Massachusetts

Hospital Choir Prepares to Perform With Boston Pops

The sounds of the season echo through Spaulding Rehabilitation Hospital in Boston's Charlestown neighborhood as a choir prepares to bring Christmas cheer to patients who won't be able to go home for the holidays.

The Spaulding Tabernacle Choir will perform with the Boston Pops at the hospital on Dec. 18.

Some of these sopranos are also staff members at Spaulding, and at least one alto is a former patient and stroke survivor.

"I love to sing and I love Christmas in general," said nurse Joan Jennings. "It just fills my heart with joy."

"When I had my stroke, I couldn't say the word 'musician,'" said former Spaulding stroke patient Jane Stachowiak.

The choral director, Dr. Randie Black-Schaffer, runs the hospital's stroke program.

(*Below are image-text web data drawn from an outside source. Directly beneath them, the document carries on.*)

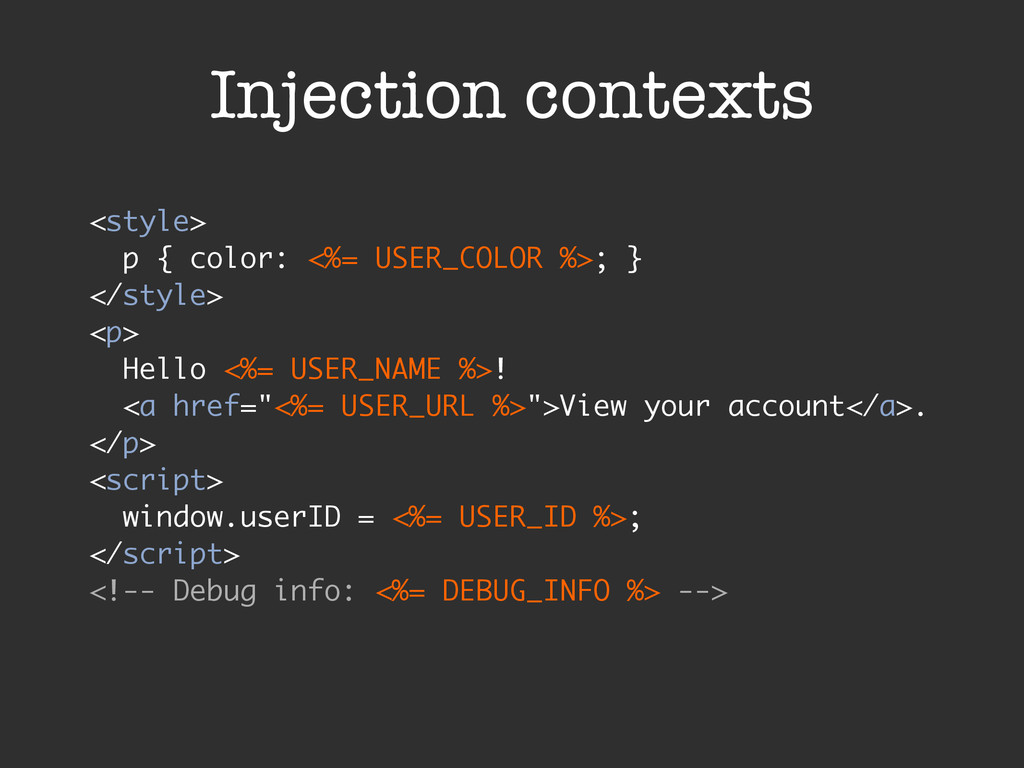 Injection contexts <style> p { color: <%= USER_...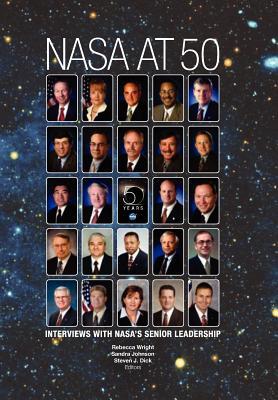 NASA at 50: Interviews with NASA's Senior Leadership - NASA, and Dick, Steven J (Editor), and Wright, Rebecca (Editor)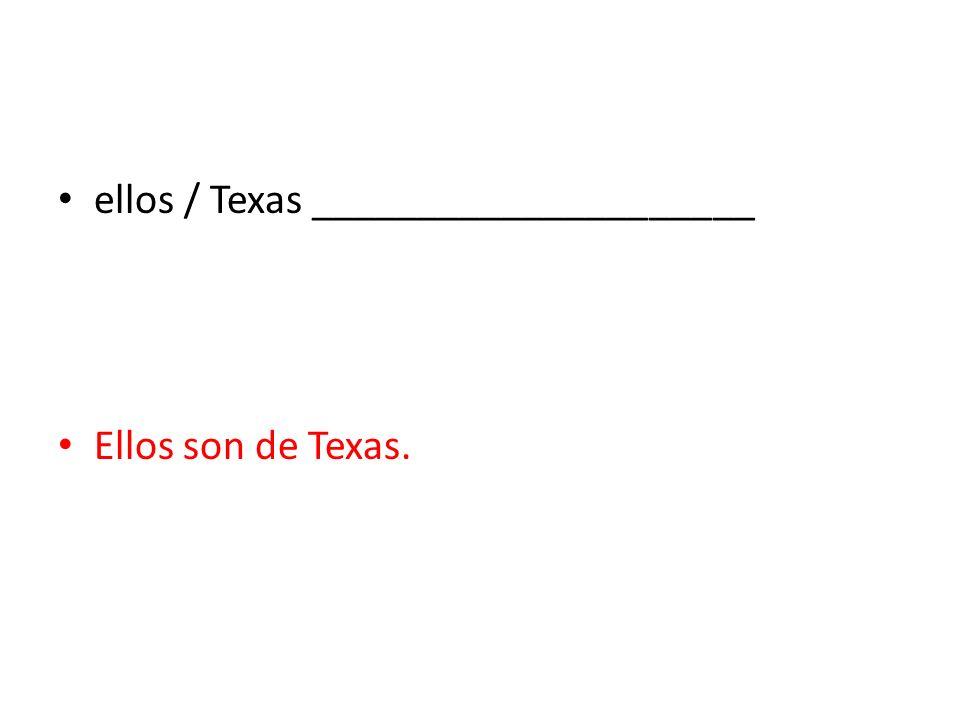 ellos / Texas _____________________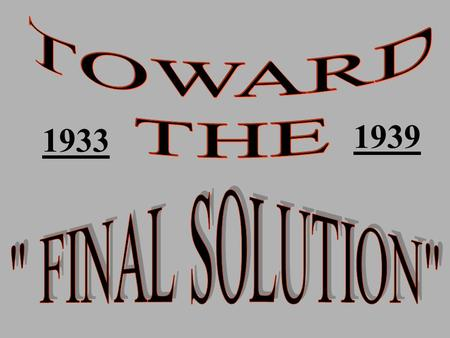 1933 1939. REMOVAL OF THE JEWS FROM GERMAN SOCIETY THE FIRST SOLUTION: ISOLATE - EXCLUDE -ALIENATE THE JEW FROM THE ECONOMY THE SECOND SOLUTION: EXPEL.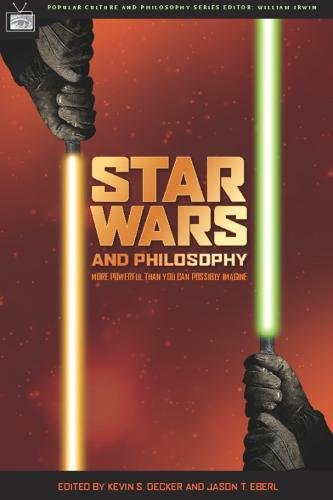 9780812695830: Star Wars and Philosophy: More Powerful Than You Can Possibly Imagine (Popular Culture & Philosophy)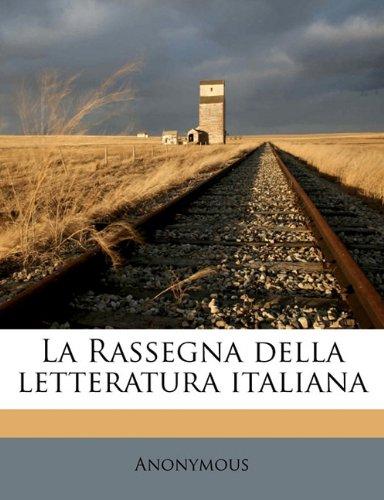 La Rassegna della letteratura italian, Volume 22
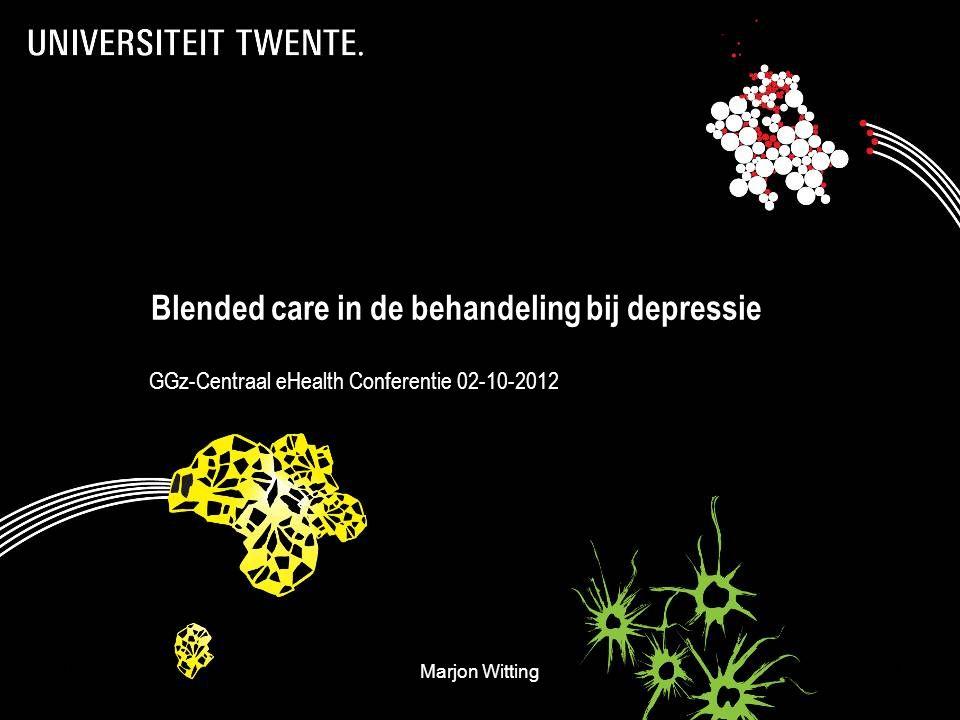 18-7-2014Marjon Witting1 Blended care in de behandeling bij depressie GGz-Centraal eHealth Conferentie 02-10-2012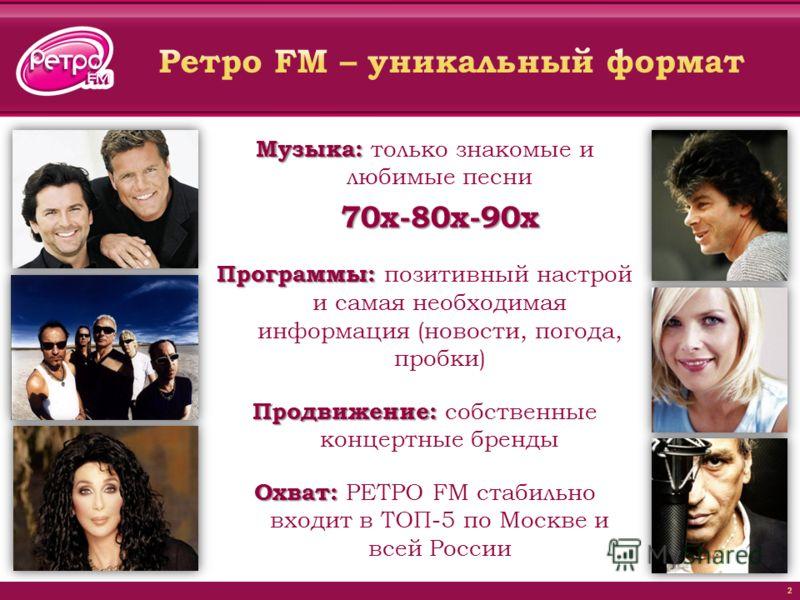 Музыка: Музыка: только знакомые и любимые песни70х-80х-90х Программы: Программы: позитивный настрой и самая необходимая информация (новости, погода, пробки) Продвижение: Продвижение: собственные концертные бренды Охват: Охват: РЕТРО FM стабильно вход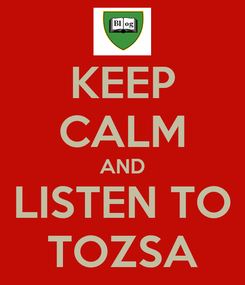 Poster: KEEP CALM AND LISTEN TO TOZSA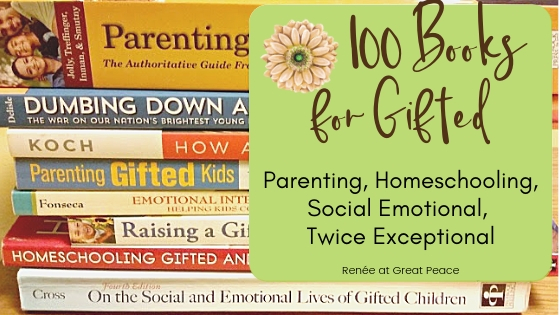 100 Books for Gifted Learners and their Parents | Renée at Great Peace #gifted #gtchat #giftedandtalented #giftedlearners #parentsofgifted #ihsnet #homeschool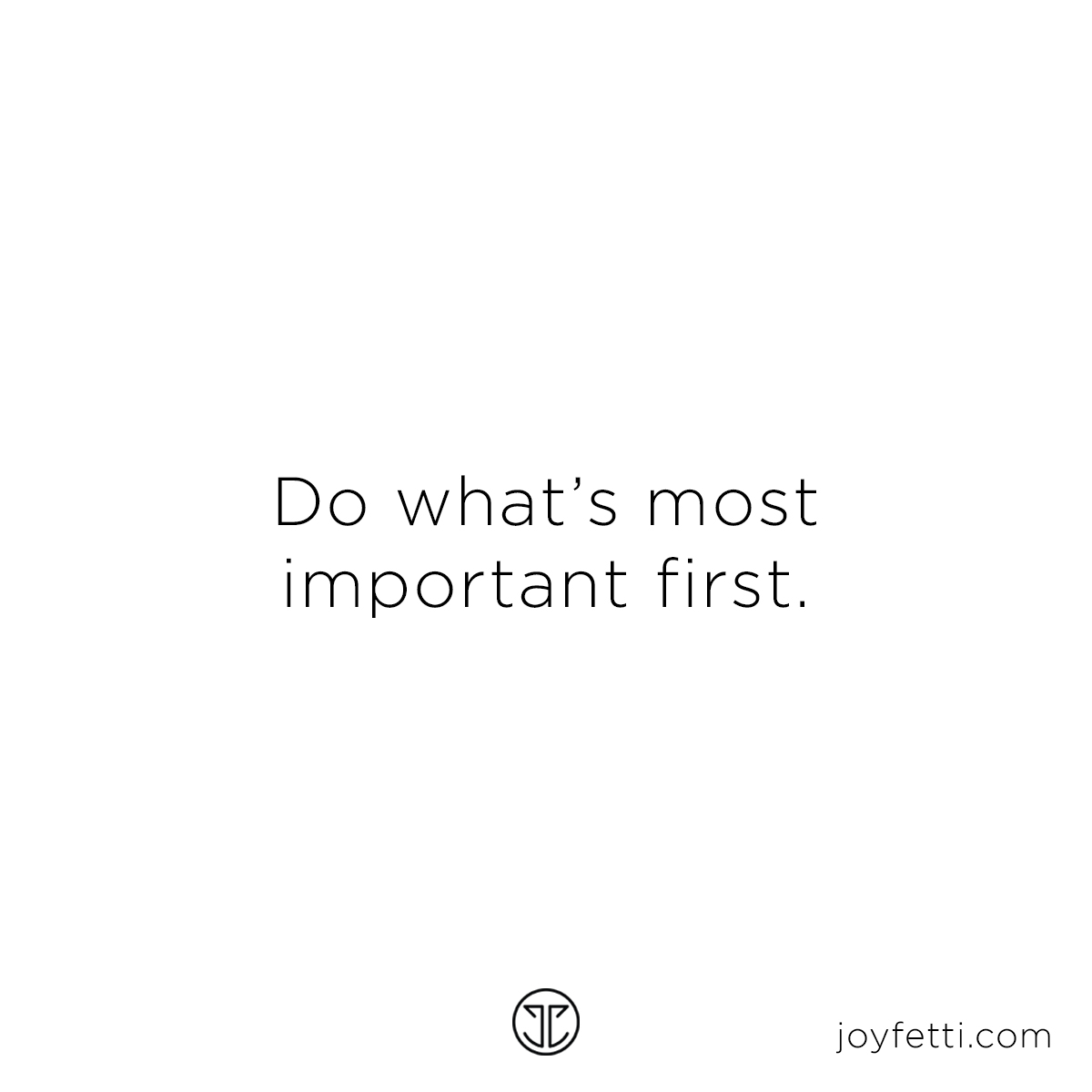 do what's most important first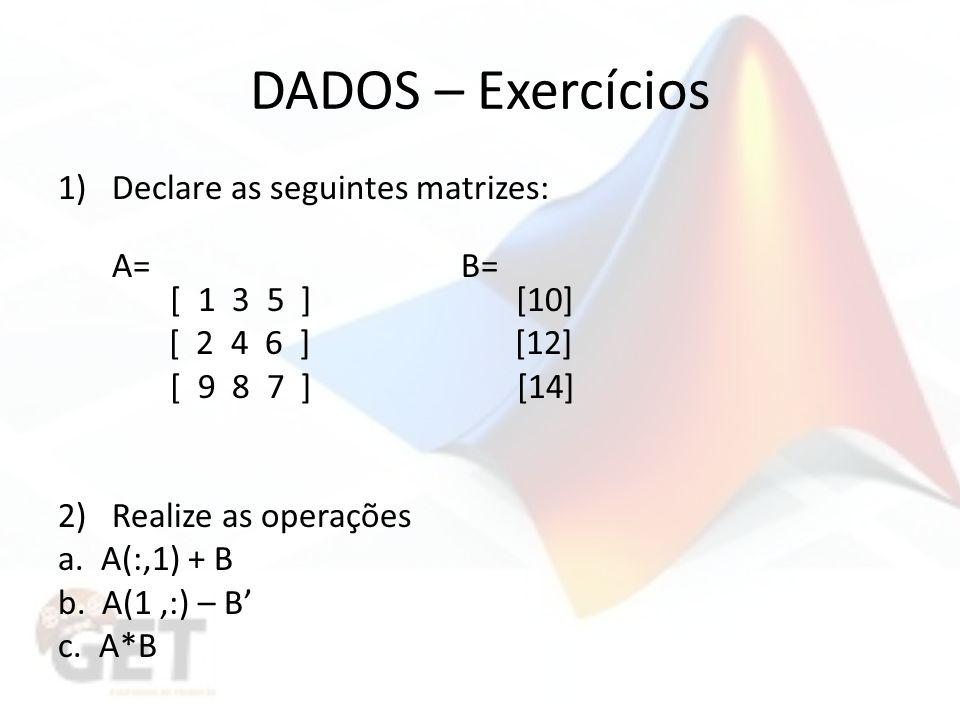 DADOS – Exercícios 1)Declare as seguintes matrizes: A= B= [ 1 3 5 ] [10] [ 2 4 6 ] [12] [ 9 8 7 ] [14] 2)Realize as operações a.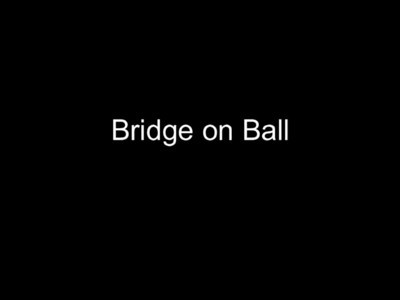 Bridge on Ball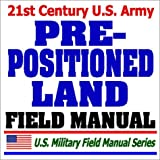 21st Century U.S. Army Pre-Positioned Land FM 100-17-2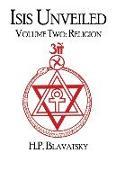 Cover-Bild zu Isis Unveiled: Volume Two: Religion von Blavatsky, Helena P.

"For a number of years, we would go around to the floors in mid-December and sing to the patients," said Black-Schaffer.

The group still sings bedside Christmas carols, but thanks to a former patient who is a professional percussionist, they are now joined annually by the prestigious Boston Pops.

"To be with Keith Lockhart right beside you conducting, that's a real thrill," said Jennings.

This group of physicians, nurses, staff and even patients practice together just a few times on their lunch hour before the big concert with the Boston Pops.

"We like to make people feel better, that's what we do," said Jennings.

Black-Schaffer says that's the Spaulding Tabernacle Choir's ultimate goal.

"There are several different areas where music therapy can help neurologically, but it certainly also helps emotionally," he said.

Stachowiak says she is living proof of that.

"They have enhanced my life quite a bit," said Stachowiak. "Music is magical."